Document section —

Abstract

The Quality and Outcomes Framework (QOF), introduced as part of the General Practitioner contract in 2004, has been described as the boldest shift towards pay for performance in any health care system. 1 Around one quarter of general practice income is now derived through the achievement of quality targets in managing chronic diseases – such as diabetes and coronary heart disease – and risk factors – such as hypertension – through QOF. Early evidence suggests that this policy has resulted in a step-change in quality for some conditions such as asthma and diabetes but not for coronary heart disease. 2
Whilst the introduction of QOF has been associated with better quality care, it is important to assess whether these improvements have been equally distributed across population groups. A recent review 3 of mainly US studies has suggested that pay for performance programmes may worsen health care disparities if they encourage providers to ‘cherry pick’ healthier patients, exclude those not achieving targets from public reporting mechanisms or otherwise increase the resource gap between high and low performing health care providers. However, the review 3 found that there was almost no data on the effects of such programmes on disparities in healthcare delivery between racial or ethnic groups.
What has been the impact of QOF on health care disparities in the UK? Preliminary studies have generally found that practices situated in less deprived areas achieve higher QOF scores, 4, 5, 6, 7, 8 although variations in quality have tended to be fairly small. Furthermore, differences in attainment of QOF scores between affluent and poorer areas were reduced in the second year of the contract. 9 However, these studies are limited in that they did not use patient-level data and did not take into account ‘exception reporting’, whereby practices can exclude patients from performance reporting for reasons such as drug intolerances or patient refusal. At least one paper has found that there were higher ‘exception reporting’ rates in practices with higher deprivation levels. 10
Studies which have used patient-level information suggest that a number of disparities present prior to the introduction of QOF may have persisted. For example, lower prescribing of statins in black African relative to white British patients and lower prescribing of insulin in black African and south Asian patients were found to persist after the introduction of QOF in the Wandsworth Prospective Diabetes Study. 11 The study also found that whilst achievement of process of care measures was broadly equitable between ethnic groups, 12, 13 worse blood pressure and blood glucose control had persisted in black Caribbean patients. Similarly, other published data suggest that age and gender group differences in cholesterol control may have persisted in patients with coronary heart disease. 14 Longer term studies are required to determine whether these disparities persist or are attenuated with time.

Problem A —
Answer these questions from the abstract on the Quality and Outcomes Framework, marking each answer (i), (ii) or (iii) to match:
(i) In what year was the Quality and Outcomes Framework introduced?
(ii) Roughly what share of general practice income now comes from meeting quality targets through it?
(iii) In the Wandsworth Prospective Diabetes Study, which patient group still had worse blood pressure and blood glucose control?
Problem B —
Write the next part of the abstract on the Quality and Outcomes Framework, starting after its last sentence.
The entries that follow the abstract are not needed for anything here.

Source data —

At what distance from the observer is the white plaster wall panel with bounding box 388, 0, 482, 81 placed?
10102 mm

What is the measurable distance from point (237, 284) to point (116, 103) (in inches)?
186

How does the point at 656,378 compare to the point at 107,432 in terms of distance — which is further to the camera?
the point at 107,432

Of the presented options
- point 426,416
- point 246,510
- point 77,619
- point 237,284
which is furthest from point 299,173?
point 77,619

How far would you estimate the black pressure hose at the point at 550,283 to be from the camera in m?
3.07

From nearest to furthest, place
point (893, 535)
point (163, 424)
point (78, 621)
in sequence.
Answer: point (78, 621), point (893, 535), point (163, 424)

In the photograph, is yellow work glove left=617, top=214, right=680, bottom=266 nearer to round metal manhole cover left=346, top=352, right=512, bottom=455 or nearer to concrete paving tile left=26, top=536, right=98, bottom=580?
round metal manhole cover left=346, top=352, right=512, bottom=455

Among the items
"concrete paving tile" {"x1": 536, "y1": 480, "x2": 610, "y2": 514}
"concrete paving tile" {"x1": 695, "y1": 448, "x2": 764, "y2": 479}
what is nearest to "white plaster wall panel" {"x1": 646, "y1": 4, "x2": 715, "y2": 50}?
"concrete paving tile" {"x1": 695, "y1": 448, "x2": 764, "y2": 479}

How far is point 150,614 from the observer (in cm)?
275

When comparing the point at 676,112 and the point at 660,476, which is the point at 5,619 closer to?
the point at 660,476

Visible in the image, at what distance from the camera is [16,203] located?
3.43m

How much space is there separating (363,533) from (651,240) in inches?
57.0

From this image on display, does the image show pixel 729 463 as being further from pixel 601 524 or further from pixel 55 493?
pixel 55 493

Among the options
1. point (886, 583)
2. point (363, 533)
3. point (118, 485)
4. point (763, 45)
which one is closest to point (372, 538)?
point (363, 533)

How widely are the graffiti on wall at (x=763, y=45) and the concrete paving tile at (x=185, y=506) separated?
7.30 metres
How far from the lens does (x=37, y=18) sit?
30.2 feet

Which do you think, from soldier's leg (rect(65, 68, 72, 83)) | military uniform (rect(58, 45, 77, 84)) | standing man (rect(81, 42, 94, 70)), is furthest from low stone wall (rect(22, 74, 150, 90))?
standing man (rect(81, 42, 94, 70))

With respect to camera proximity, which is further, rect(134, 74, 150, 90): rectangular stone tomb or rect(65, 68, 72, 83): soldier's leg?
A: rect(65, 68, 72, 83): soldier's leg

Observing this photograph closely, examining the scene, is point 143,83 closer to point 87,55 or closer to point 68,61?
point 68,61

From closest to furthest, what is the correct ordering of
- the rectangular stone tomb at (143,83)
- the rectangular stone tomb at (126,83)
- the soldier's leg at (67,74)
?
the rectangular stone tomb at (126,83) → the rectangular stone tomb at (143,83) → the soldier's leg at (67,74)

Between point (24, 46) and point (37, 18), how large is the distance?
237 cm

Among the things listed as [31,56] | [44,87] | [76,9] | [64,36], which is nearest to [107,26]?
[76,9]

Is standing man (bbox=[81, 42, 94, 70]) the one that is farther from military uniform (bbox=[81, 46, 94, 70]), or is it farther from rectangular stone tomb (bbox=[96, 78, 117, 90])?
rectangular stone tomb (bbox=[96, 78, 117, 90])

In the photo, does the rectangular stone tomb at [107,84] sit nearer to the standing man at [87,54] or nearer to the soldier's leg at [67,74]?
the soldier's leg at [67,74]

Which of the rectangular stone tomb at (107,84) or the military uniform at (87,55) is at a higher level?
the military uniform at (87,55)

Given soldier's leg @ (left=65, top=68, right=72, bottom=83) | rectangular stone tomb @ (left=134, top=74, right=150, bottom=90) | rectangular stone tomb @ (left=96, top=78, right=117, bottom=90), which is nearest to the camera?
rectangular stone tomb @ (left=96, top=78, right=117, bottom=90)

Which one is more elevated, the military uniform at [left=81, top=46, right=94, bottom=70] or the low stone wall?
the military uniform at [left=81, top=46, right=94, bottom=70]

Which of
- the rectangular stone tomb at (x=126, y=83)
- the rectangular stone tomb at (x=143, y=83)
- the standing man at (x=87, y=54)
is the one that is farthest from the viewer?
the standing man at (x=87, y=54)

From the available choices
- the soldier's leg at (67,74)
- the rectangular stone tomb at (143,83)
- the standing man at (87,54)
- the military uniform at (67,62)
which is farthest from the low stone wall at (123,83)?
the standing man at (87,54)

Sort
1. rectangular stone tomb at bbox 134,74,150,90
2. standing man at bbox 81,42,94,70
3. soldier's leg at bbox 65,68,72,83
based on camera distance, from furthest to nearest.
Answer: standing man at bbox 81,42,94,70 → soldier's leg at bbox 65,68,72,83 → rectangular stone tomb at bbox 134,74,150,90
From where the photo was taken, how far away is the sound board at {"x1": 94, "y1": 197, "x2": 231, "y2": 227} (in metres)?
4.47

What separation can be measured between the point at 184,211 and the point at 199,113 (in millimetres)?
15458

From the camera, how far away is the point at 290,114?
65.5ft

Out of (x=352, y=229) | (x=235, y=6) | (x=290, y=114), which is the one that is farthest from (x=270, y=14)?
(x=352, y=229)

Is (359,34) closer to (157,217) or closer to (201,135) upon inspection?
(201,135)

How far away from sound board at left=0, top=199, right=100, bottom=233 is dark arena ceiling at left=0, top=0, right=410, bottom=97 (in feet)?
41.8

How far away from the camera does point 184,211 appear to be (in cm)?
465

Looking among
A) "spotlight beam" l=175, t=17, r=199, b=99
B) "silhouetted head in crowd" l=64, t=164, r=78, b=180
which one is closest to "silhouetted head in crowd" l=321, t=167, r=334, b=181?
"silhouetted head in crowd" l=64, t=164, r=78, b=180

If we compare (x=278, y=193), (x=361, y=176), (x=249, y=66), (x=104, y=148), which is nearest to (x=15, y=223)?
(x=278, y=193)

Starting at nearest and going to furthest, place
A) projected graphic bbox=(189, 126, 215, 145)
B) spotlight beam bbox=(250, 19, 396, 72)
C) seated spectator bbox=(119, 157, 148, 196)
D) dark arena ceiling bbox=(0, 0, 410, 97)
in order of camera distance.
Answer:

Response box A —
(i) 2004
(ii) Around one quarter
(iii) Black Caribbean patients

Response box B —
A number of modifications to QOF may be required to produce more equitable management of incentivized conditions. First, QOF could be adjusted to provide better rewards to those practices serving deprived and ethnically diverse populations which tend to have a high prevalence of conditions such as diabetes and coronary heart disease. The current ‘square root transformation’ of prevalence has been criticized for providing insufficient rewards for practices with a high disease caseload. Second, quality indicators could be developed and expanded in clinical areas where suboptimal and inequitable care has been identified. For example, there is a case for further shifting the emphasis of quality assessment from process of care measures, where achievement is high and generally equitable, to quality indicators for prescribing and intermediate outcomes, where disparities have persisted. Third, disparities in care are more likely to be attenuated where thresholds for quality indicators are set high, hence these should continue to be increased over time. This is because low thresholds permit practices to earn maximum income without achieving adequate control of intermediate clinical outcomes in a large minority of their patients. For example, to achieve maximum QOF points for glycaemic control in diabetes, practices must ensure that 50% of their patients achieve HbA1c ≤7.5%.
In conclusion, QOF seems to have led to a continuing improvement in the quality of chronic disease management in the UK's NHS. However, some socioeconomic and ethnic disparities in quality of care remain that may require additional measures to address.